Cosme Rogério Ferreira
Sociólogo, professor de filosofia do Ifal / Campus
Batalha.
Agosto, o mês do desgosto.
Há variadas versões para a crendice de que o
mês oito seja o mais agourento do ano. Não há dúvida, porém, de que agosto de
1915 foi o mais triste da história da cidade de Palmeira dos Índios, por mor de
um surto de peste bubônica que dizimou a população no período.
A doença é um dos três tipos de peste causada
pela bactéria Yersinia pestis, transmitida pelas pulgas que parasitam
ratos. Desde a Idade Média, quando tornou a morte mais presente no cotidiano da
população europeia, a peste afeta o imaginário do cristianismo, no qual a
cultura brasileira também é embebida. São Sebastião, um dos santos mais
populares do catolicismo, é invocado na defesa dos três maiores tormentos
terrenos que estremecem de medo o cristão: a fome, a peste e a guerra.

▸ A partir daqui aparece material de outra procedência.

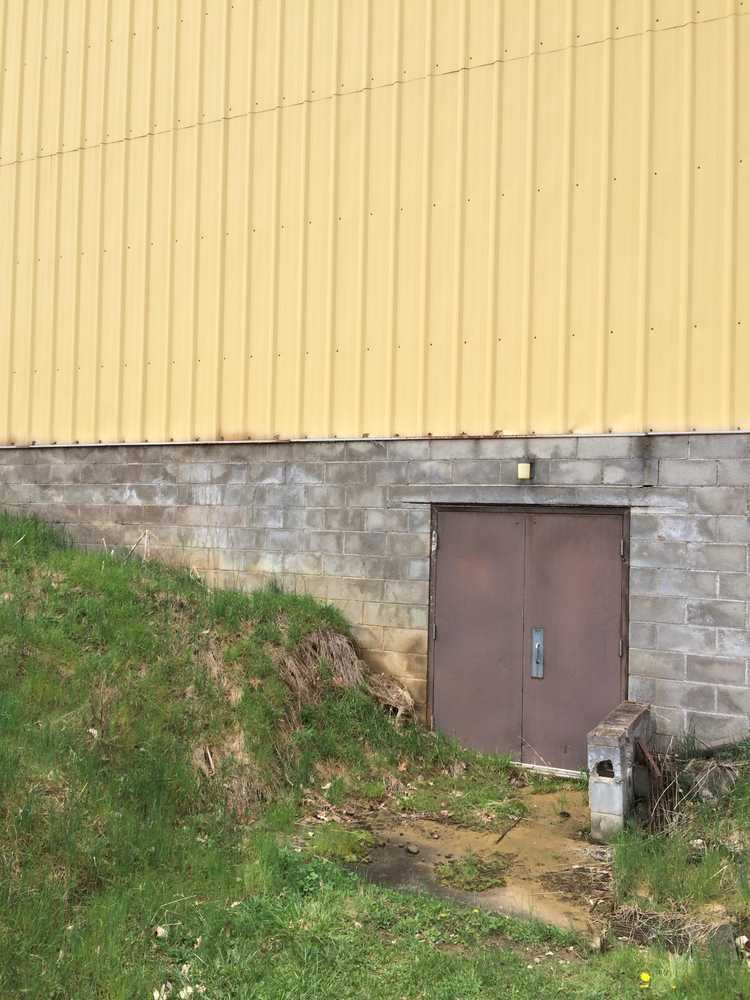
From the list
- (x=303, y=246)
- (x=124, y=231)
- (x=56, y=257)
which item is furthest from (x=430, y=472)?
(x=56, y=257)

Em Palmeira dos Índios, o mal que flagelou a
cidade há mais de um século resiste fortemente na memória do povo através de expressões
linguísticas que são comuns no Nordeste. Se uma coisa não funciona direito, foi
porque “deu a peste” ou “deu a bubônica”. Se se quer mandar alguém para algum
lugar inconveniente, ordena-se que “vá para a casa da peste”. Se se quer xingar
(ou elogiar, dependendo da situação) alguém referenciando a sua genitora:
“filho da peste”. Se se quer chamar alguém de doido: “Está com a peste (no
couro)”. Se se quer apenas interjecionar contrariedade: um simples e aborrecido
“peste” é suficiente. Se se quer interjecionar a contrariedade com mais ênfase:
“eita, bubônica da peste” (ah, a boca cheia de farinha...). Tais expressões são
mais recorrentes entre os palmeirenses do que em outros lugares.

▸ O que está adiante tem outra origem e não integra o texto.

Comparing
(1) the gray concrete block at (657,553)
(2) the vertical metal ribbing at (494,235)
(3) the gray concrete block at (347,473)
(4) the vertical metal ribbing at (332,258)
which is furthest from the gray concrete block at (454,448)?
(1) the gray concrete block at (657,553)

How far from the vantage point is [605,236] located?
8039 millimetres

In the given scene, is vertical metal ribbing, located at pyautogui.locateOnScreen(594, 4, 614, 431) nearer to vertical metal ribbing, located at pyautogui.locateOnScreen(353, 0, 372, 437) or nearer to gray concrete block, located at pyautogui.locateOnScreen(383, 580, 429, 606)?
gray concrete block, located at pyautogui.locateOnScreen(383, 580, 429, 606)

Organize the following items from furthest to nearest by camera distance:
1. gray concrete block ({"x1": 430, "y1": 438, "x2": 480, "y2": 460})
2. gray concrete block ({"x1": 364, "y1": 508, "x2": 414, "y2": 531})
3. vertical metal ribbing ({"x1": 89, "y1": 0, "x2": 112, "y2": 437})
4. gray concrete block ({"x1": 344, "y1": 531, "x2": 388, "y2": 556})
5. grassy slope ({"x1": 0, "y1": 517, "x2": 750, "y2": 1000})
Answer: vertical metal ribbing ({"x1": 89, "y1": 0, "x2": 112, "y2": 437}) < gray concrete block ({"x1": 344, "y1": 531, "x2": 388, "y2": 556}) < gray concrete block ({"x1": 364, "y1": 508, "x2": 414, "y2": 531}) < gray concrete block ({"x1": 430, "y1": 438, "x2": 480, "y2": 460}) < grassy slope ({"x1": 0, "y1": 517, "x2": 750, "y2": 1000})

Relatos da época dão conta de que morriam de três
a quatro pessoas por dia, e os defuntos eram enterrados imediatamente. Esse
dado nos faz calcular que devem ter morrido, no mínimo, entre 93 e 120 pessoas
durante a epidemia. O médico Osvaldo Sarmento, enviado à cidade para coordenar
o combate à doença, adotou como primeira medida evitar mosquitos nos interiores
das moradias. Determinou-se então que os moradores queimassem, à porta de casa,
mato verde ou bosta de vaca, para que a fumaça espantasse os possíveis transmissores.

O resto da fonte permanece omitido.